# How do you write an equation in point slope form given S(–10, –3) and T(–1, 1)?

Jul 10, 2017

See a solution process below:

#### Explanation:

First, we need to determine the slope of the line. The formula for slope is:

$m = \frac{\textcolor{b l u e}{{y}_{2}} - \textcolor{red}{{y}_{1}}}{\textcolor{b l u e}{{x}_{2}} - \textcolor{red}{{x}_{1}}}$

Where: $\left(\textcolor{red}{{x}_{1}} , \textcolor{red}{{y}_{1}}\right)$ and $\left(\textcolor{b l u e}{{x}_{2}} , \textcolor{b l u e}{{y}_{2}}\right)$ are two different points on the line.
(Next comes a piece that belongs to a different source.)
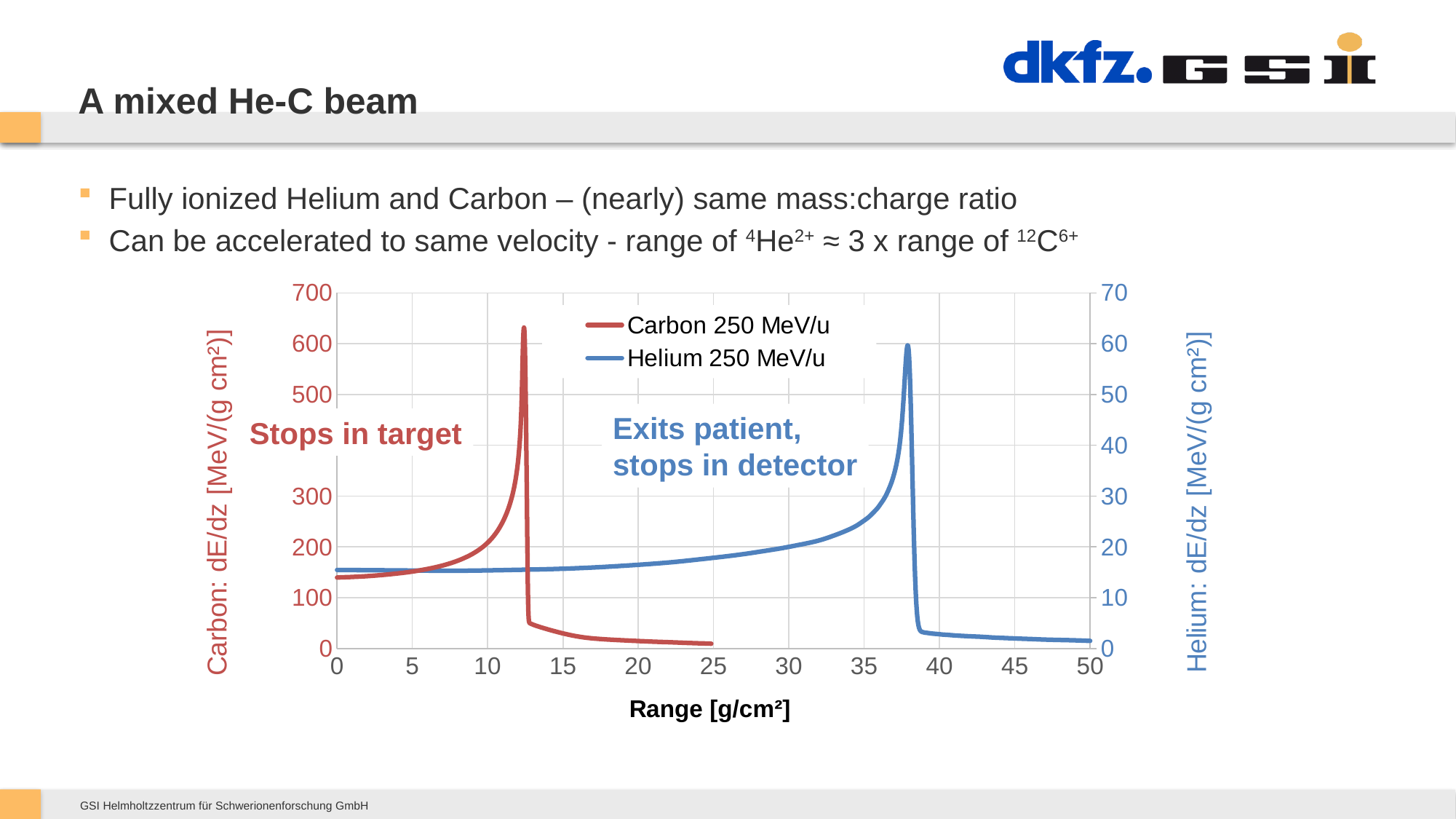
Is the peak value of the Carbon 250 MeV/u curve greater or less than 600 on the left axis? greater How many series does the chart legend list? 2 What kind of chart is shown on the slide? line chart Is the value of the Helium 250 MeV/u curve at a range of 0 greater or less than 10 on the right axis? greater Is the range at which the Carbon 250 MeV/u curve peaks greater or less than 15 g/cm²? less What is the label of the x axis of the chart? Range [g/cm²] What are the two series named in the chart legend? Carbon 250 MeV/u and Helium 250 MeV/u Which series reaches its peak at a larger range, Carbon 250 MeV/u or Helium 250 MeV/u? Helium 250 MeV/u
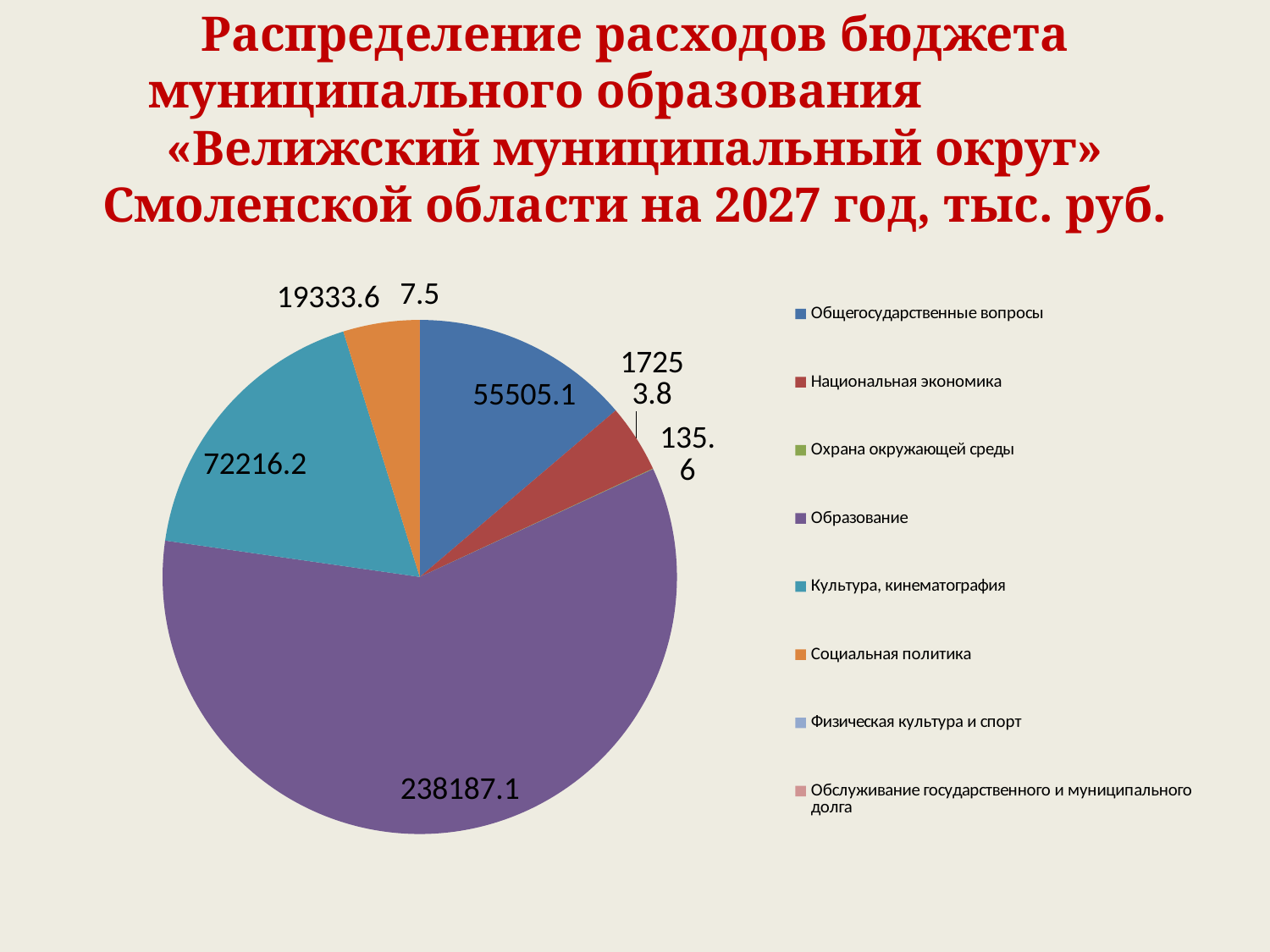
What is the value for Культура, кинематография? 72216.2 How many categories does the legend list? 8 What is the difference between the values for Культура, кинематография and Общегосударственные вопросы? 16711.1 Which category has the largest slice of the pie? Образование What kind of chart is shown on the slide? pie chart What is the value for Социальная политика? 19333.6 What is the value for Общегосударственные вопросы? 55505.1 Which is larger, Культура, кинематография or Общегосударственные вопросы? Культура, кинематография What is the value for Образование? 238187.1 What is the value for Национальная экономика? 17253.8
Substituting the values from the points in the problem gives:

$m = \frac{\textcolor{b l u e}{1} - \textcolor{red}{- 3}}{\textcolor{b l u e}{- 1} - \textcolor{red}{- 10}} = \frac{\textcolor{b l u e}{1} + \textcolor{red}{3}}{\textcolor{b l u e}{- 1} + \textcolor{red}{10}} = \frac{4}{9}$

The point-slope formula is:

$\left(y - \textcolor{red}{{y}_{1}}\right) = \textcolor{b l u e}{m} \left(x - \textcolor{red}{{x}_{1}}\right)$

Where: = $\left(\textcolor{red}{{x}_{1}} , \textcolor{red}{{y}_{1}}\right)$ is a point on the line and $\textcolor{b l u e}{m}$ is the slope of the line.

Substituting the slope we calculated and the values from the first point in the problem gives:

$\left(y - \textcolor{red}{- 3}\right) = \textcolor{b l u e}{\frac{4}{9}} \left(x - \textcolor{red}{- 10}\right)$

$\left(y + \textcolor{red}{3}\right) = \textcolor{b l u e}{\frac{4}{9}} \left(x + \textcolor{red}{10}\right)$

We can also substitute the slope we calculated and the values from the second point in the problem giving:

$\left(y - \textcolor{red}{1}\right) = \textcolor{b l u e}{\frac{4}{9}} \left(x - \textcolor{red}{- 1}\right)$

$\left(y - \textcolor{red}{1}\right) = \textcolor{b l u e}{\frac{4}{9}} \left(x + \textcolor{red}{1}\right)$